Are 372 replacement teachers hired during a strike by public-school educators entitled to secrecy due to fears they could be harassed or harmed if their names became known?
That’s the central issue in a public-records case before the Ohio Supreme Court.
The Strongsville school district has refused to release records identifying teachers hired last year to replace striking classroom instructors, saying it would violate their constitutional right to privacy. School officials worry the replacement teachers could be targets for retaliation as evidenced by some ugly incidents during the strike in which no one was harmed.
The Eighth District Court of Appeals in Cuyahoga County later ruled that records identifying the replacement teachers were public and ordered them released.

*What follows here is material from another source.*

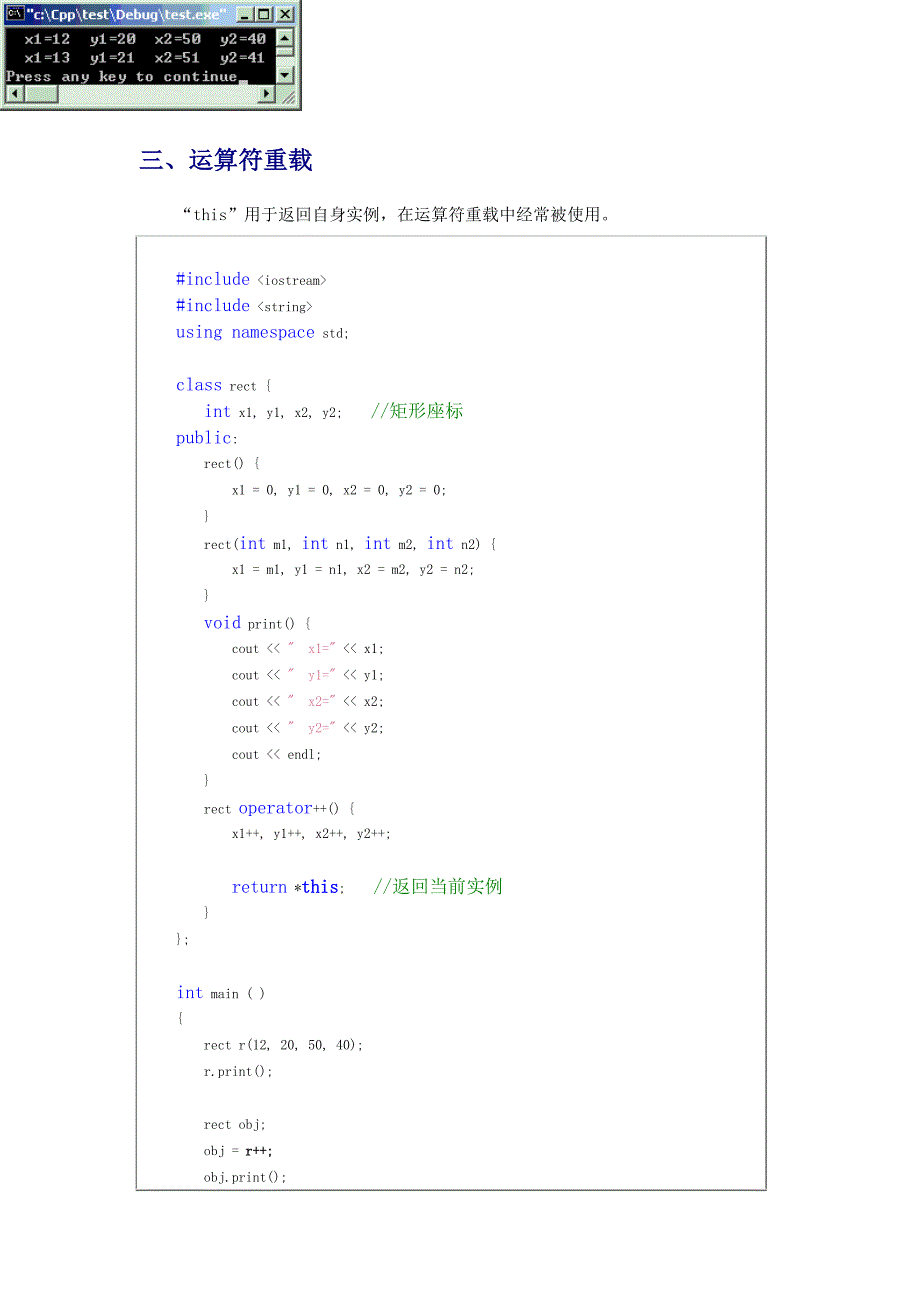 C++语言程序设计13.doc_第3页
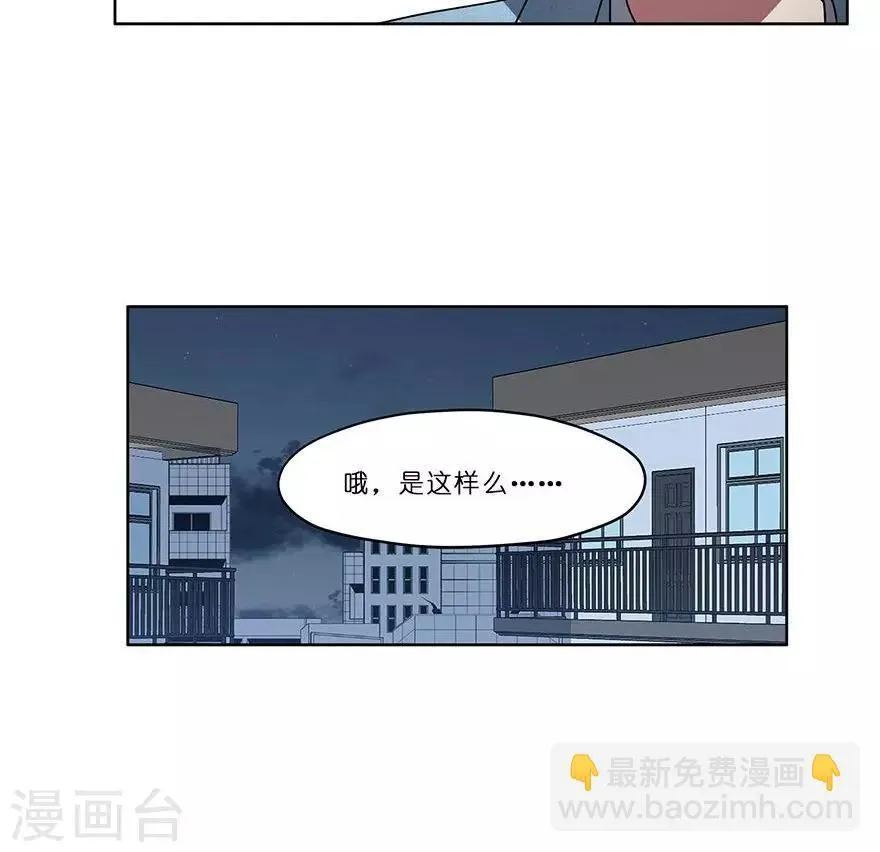 第36话 找出真凶！ 第20页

Strongsville school officials thenappealed that ruling to the Ohio Supreme Court.
In a joint friend-of-the-court filing this week, the Ohio Coalition for Open Government and the Ohio Employment Lawyers Association argued that the replacement teachers should not receive the same privacy protections afforded some police officers threatened by violent felons.
Parents should have the right to learn who is teaching their children and explore their backgrounds and teaching credentials, the filing argues.
“Such a vast expansion of the ‘privacy’ exemption … would deal a crushing blow to Ohioans’ right to access information pertinent to issues of public importance …,” wrote lawyers Fred Gittes and David Marburger.
“The correct balance here is clear: The interest of parents in access to information affecting the safety and education of their children is compelling enough to overcome any interest of public school employees in concealing their identities from the public.”
(Disclosure: I am a trustee of the Ohio Coalition for Open Government.)